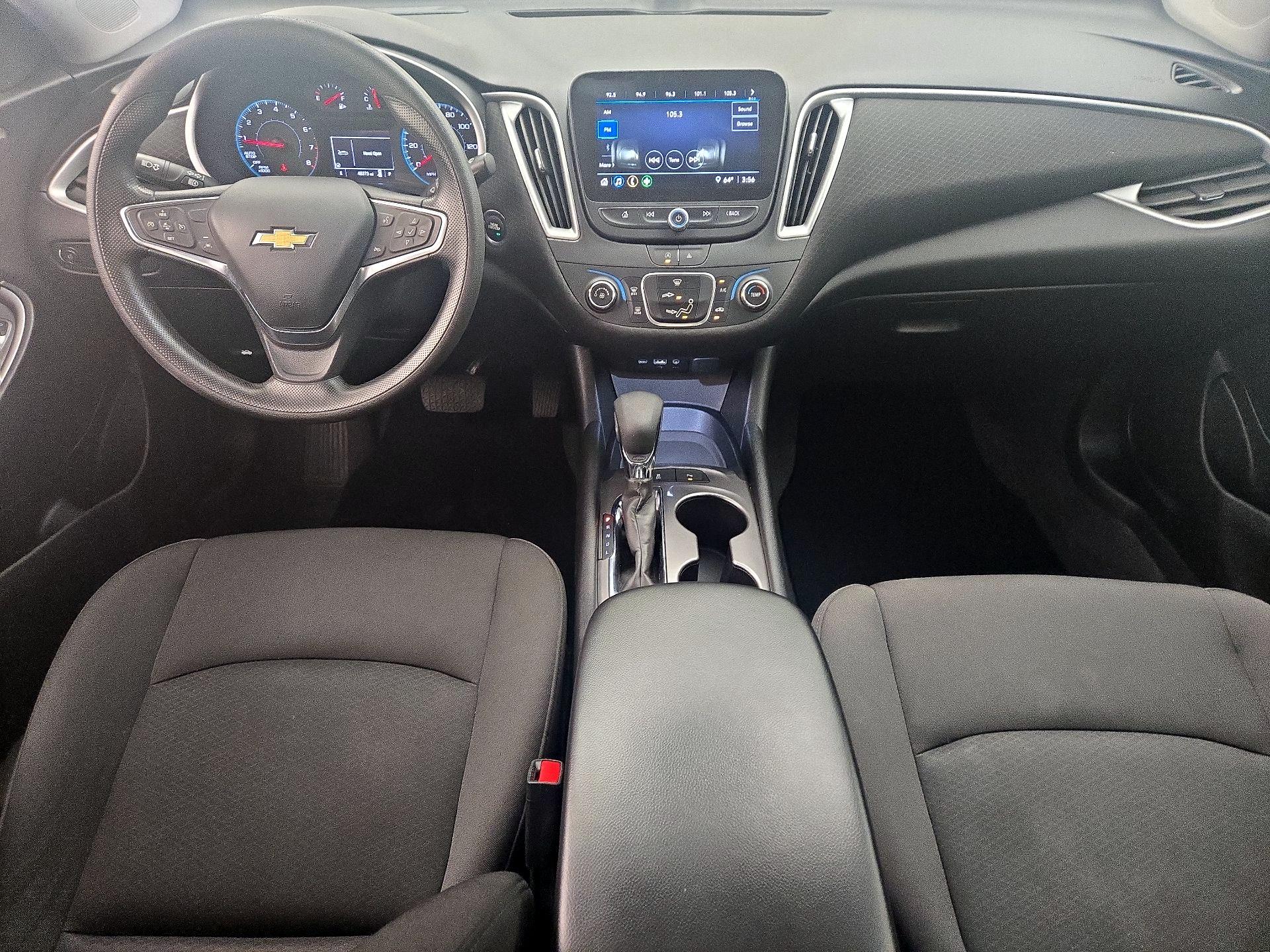 Thumbnail: 2024 Chevrolet Malibu - 9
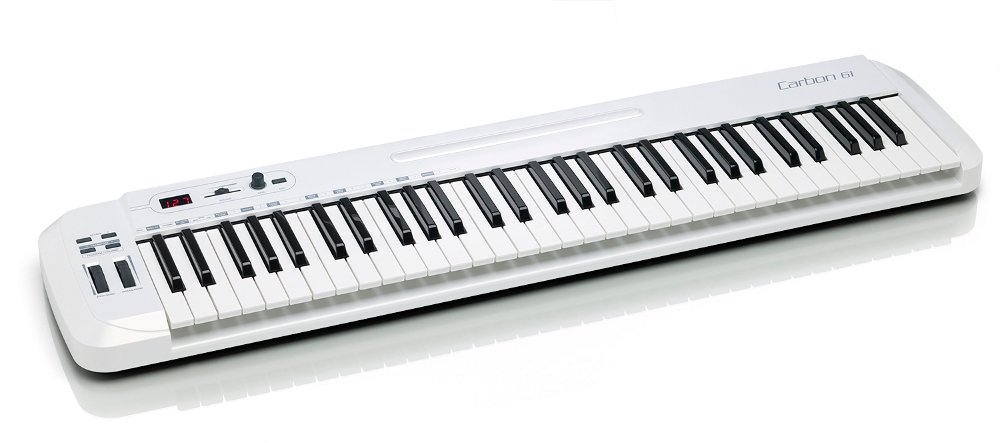  Midi-клавиатура Samson Carbon 61 USB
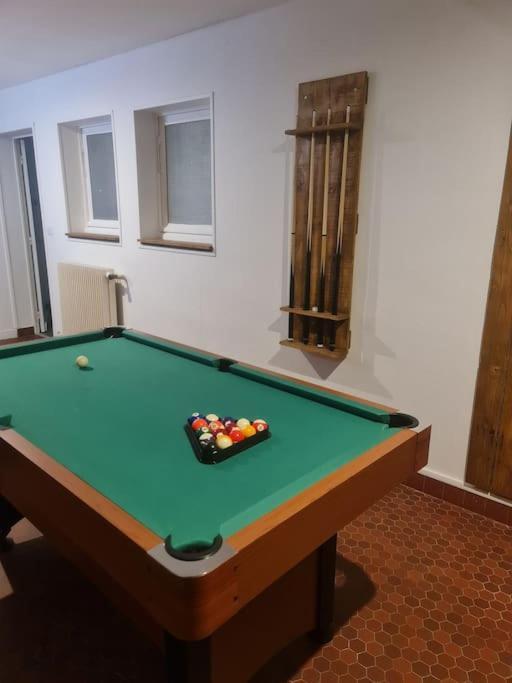 Louis Au Coeur De Ville Avec Salle De Jeux Et Apartment *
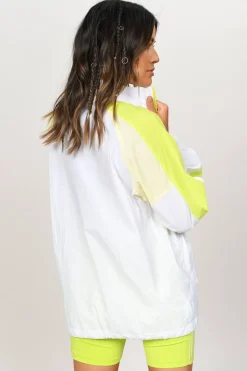 Tobi Zane Windbreaker Jacket -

TASK PROMPT:
The task calls for repeating each line above exactly while excluding the pictures.

RESPONSE BOX:
 Thumbnail: 2024 Chevrolet Malibu - 9
  Midi-клавиатура Samson Carbon 61 USB
 Louis Au Coeur De Ville Avec Salle De Jeux Et Apartment *
 Tobi Zane Windbreaker Jacket -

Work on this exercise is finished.